───── Data provided

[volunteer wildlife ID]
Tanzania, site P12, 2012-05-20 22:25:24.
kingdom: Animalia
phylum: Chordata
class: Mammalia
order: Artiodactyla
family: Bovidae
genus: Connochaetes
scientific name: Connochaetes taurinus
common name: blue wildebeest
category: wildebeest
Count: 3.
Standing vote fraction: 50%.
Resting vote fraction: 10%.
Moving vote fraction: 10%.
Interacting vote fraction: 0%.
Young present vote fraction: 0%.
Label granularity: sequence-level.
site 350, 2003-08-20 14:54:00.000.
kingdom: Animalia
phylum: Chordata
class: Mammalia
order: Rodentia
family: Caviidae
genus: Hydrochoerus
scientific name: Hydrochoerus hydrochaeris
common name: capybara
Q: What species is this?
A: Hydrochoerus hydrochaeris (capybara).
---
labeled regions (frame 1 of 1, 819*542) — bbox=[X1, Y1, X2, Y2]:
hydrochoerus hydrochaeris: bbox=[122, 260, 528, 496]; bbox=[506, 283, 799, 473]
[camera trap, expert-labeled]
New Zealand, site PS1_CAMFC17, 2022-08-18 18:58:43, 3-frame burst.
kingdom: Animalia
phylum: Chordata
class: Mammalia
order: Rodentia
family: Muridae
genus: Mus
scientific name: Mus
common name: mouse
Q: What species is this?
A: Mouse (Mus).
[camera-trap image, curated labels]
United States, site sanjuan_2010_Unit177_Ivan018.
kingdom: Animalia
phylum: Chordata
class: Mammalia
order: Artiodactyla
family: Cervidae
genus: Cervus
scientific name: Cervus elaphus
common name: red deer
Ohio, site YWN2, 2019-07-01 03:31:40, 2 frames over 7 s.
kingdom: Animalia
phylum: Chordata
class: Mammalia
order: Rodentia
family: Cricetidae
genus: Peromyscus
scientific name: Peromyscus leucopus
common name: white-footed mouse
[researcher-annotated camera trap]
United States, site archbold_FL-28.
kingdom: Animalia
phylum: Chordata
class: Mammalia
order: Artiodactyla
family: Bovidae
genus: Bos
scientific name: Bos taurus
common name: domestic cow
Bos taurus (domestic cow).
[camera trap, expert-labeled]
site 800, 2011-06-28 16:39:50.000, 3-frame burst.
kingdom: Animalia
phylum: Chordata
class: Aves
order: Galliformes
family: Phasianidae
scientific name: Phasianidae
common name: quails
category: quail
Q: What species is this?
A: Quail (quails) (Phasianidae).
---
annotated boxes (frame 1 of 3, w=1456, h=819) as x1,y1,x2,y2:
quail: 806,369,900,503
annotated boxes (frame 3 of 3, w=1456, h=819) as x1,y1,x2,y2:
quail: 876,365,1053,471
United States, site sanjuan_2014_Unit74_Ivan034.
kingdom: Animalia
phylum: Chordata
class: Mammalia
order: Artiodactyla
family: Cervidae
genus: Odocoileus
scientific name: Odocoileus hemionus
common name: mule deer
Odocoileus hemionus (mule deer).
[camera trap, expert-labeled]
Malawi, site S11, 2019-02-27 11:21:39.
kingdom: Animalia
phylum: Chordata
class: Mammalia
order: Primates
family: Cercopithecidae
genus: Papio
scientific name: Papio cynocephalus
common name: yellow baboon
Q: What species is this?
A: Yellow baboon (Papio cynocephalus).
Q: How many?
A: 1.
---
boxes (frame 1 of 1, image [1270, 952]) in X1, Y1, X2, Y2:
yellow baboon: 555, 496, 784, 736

──────────

Only lines that contain the string "genus" count; pick each one out of the records and copy it.

genus: Connochaetes
genus: Hydrochoerus
genus: Mus
genus: Cervus
genus: Peromyscus
genus: Bos
genus: Odocoileus
genus: Papio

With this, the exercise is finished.